A government representative said that in the wake of the accident, local authorities did background checks and gathered other information on all Egyptian nationals who were among the 217 people on board the flight. In addition to the crew members, they included more than 30 military officers who were returning from training courses and other business in the United States.
The results of that probe were passed along to U.S. authorities leading the investigation and helped underwrite the initial assessment discounting the possibility that the crash resulted from a terrorist act, sabotage or the gesture of an unbalanced person.
"The background of every passenger was checked and double-checked by Egyptian authorities . . . We are not an idle onlooker. There is a dialogue," said Nabil Osman, chairman of the Egyptian State Information Service.
The EgyptAir accident so far lacks what has been a key feature of much previous terrorism: a claim of responsibility.
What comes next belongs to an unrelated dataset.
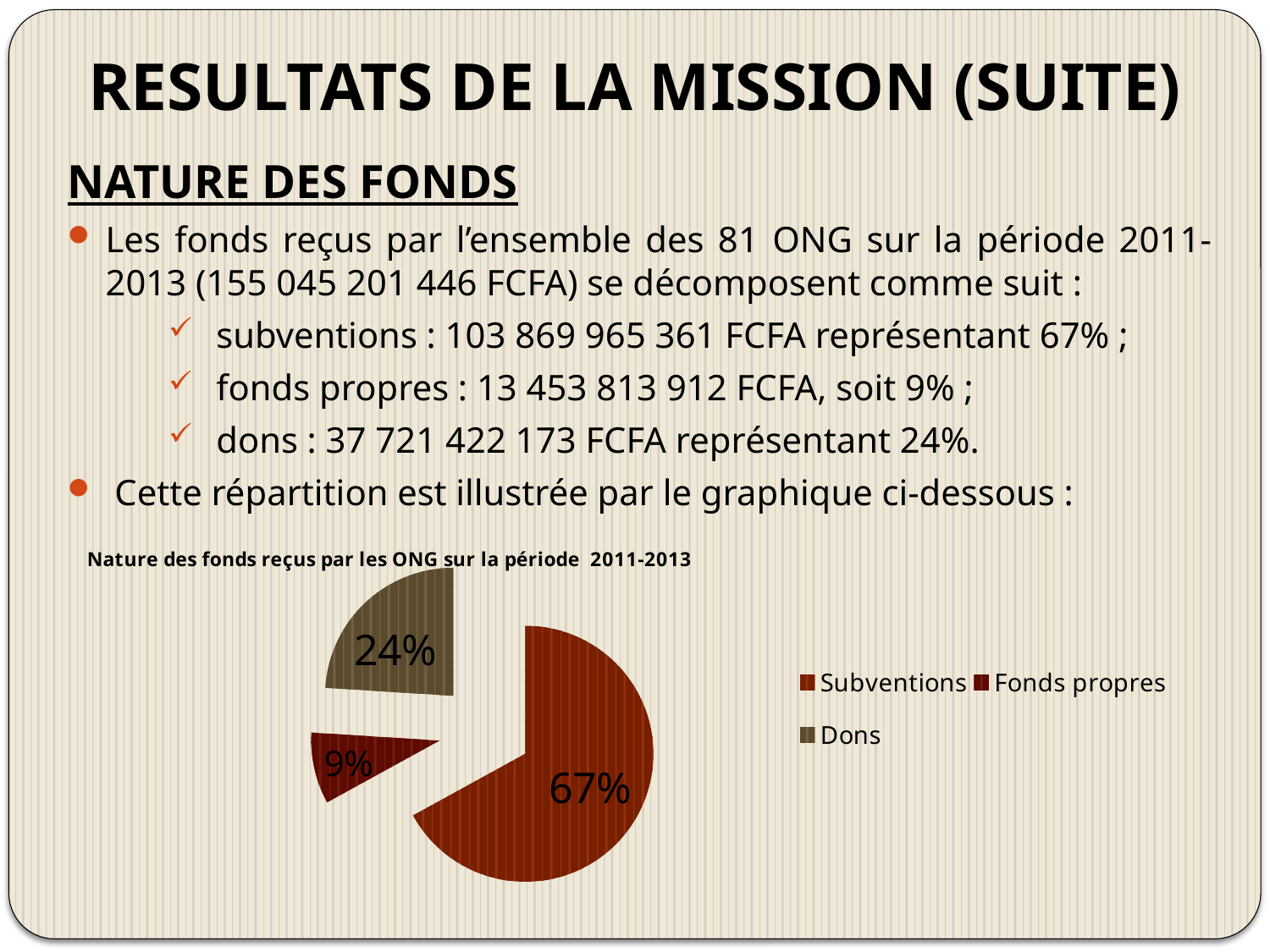
What share of the pie does Dons represent? 24% Which category has the largest slice of the pie? Subventions How many slices does the pie chart have? 3 What share of the pie does Fonds propres represent? 9% How many entries does the legend list? 3 What is the difference in percentage points between Subventions and Dons? 43 Which category has the smallest slice of the pie? Fonds propres What share of the pie does Subventions represent? 67% What kind of chart is shown on the slide? pie chart What is the title of the chart? Nature des fonds reçus par les ONG sur la période 2011-2013 Which is larger, the share for Dons or the share for Fonds propres? Dons What is the difference in percentage points between Dons and Fonds propres? 15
In the just over two weeks since the accident, none of the militant organizations that have waged attacks on tourists and Egyptian government officials has spoken about the crash.
Still, Osman acknowledged all possibilities remain on the table. Egypt has been the scene and target of significant terrorist acts--including the killing of tourists at a Pharaonic temple in 1997. And, despite its large security force, there have been lapses in the screening and assignment of key personnel: President Anwar Sadat was assassinated in 1981 by Islamic radicals in the armed forces.
CAPTION: Capt. Gameel Batouti, left, was due to retire; co-pilot Adel Anwar was to be married on return to Egypt.
CAPTION: Pilot Ahmed Habashy, left, was awaiting the birth of a grandchild. Capt. Raouf Noureldin was also in the crew.